Instructions for the task: Your job is to set down the stretch of entries that opens with the line containing "from a machine" and closes with the line containing "Researchers developed a". Keep both end lines, copy each exactly, and add nothing.

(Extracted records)
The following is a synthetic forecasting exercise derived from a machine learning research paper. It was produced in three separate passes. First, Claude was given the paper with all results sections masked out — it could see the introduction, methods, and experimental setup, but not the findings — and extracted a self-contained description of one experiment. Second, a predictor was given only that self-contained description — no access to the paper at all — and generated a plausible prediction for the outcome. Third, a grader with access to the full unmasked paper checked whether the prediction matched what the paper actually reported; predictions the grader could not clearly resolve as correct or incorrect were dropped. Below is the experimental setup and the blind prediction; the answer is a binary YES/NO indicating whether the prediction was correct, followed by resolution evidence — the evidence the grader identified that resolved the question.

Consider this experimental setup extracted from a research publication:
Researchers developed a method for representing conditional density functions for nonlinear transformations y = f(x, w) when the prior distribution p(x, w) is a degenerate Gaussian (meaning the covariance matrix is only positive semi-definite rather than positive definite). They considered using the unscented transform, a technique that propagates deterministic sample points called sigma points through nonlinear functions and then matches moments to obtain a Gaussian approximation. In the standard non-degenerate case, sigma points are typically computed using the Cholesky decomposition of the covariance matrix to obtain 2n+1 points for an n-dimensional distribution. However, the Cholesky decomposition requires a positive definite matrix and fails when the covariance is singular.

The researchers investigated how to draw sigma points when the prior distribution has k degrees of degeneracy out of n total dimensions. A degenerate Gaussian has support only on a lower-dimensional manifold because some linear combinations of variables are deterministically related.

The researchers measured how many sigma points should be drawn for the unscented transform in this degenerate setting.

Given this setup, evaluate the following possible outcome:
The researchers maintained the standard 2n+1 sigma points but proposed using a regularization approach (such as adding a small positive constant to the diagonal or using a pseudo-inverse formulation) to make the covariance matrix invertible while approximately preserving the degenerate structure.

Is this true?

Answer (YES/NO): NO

...

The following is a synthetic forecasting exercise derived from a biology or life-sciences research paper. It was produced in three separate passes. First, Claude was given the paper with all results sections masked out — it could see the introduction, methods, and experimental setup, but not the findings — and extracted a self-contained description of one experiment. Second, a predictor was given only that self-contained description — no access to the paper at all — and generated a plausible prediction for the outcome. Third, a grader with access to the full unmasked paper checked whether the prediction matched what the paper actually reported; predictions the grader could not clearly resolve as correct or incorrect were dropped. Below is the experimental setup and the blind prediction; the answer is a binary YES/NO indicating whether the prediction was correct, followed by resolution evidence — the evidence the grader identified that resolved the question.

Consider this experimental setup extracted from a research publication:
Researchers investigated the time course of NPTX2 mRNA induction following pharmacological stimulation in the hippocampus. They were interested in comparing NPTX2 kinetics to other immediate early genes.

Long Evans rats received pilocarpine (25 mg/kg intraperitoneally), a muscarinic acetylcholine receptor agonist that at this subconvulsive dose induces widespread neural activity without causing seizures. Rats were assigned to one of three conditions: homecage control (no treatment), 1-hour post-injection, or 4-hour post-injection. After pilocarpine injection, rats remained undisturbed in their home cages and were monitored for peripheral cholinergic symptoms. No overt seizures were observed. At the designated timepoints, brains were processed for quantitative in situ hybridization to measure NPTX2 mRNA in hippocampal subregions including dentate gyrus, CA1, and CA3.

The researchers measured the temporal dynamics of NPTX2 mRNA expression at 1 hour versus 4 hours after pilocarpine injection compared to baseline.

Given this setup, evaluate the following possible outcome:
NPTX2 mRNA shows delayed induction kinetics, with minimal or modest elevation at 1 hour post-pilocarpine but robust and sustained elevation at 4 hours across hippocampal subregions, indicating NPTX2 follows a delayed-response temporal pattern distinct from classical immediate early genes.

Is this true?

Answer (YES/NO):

Result for this task:
The following is a synthetic forecasting exercise derived from a machine learning research paper. It was produced in three separate passes. First, Claude was given the paper with all results sections masked out — it could see the introduction, methods, and experimental setup, but not the findings — and extracted a self-contained description of one experiment. Second, a predictor was given only that self-contained description — no access to the paper at all — and generated a plausible prediction for the outcome. Third, a grader with access to the full unmasked paper checked whether the prediction matched what the paper actually reported; predictions the grader could not clearly resolve as correct or incorrect were dropped. Below is the experimental setup and the blind prediction; the answer is a binary YES/NO indicating whether the prediction was correct, followed by resolution evidence — the evidence the grader identified that resolved the question.

Consider this experimental setup extracted from a research publication:
Researchers developed a method for representing conditional density functions for nonlinear transformations y = f(x, w) when the prior distribution p(x, w) is a degenerate Gaussian (meaning the covariance matrix is only positive semi-definite rather than positive definite). They considered using the unscented transform, a technique that propagates deterministic sample points called sigma points through nonlinear functions and then matches moments to obtain a Gaussian approximation. In the standard non-degenerate case, sigma points are typically computed using the Cholesky decomposition of the covariance matrix to obtain 2n+1 points for an n-dimensional distribution. However, the Cholesky decomposition requires a positive definite matrix and fails when the covariance is singular.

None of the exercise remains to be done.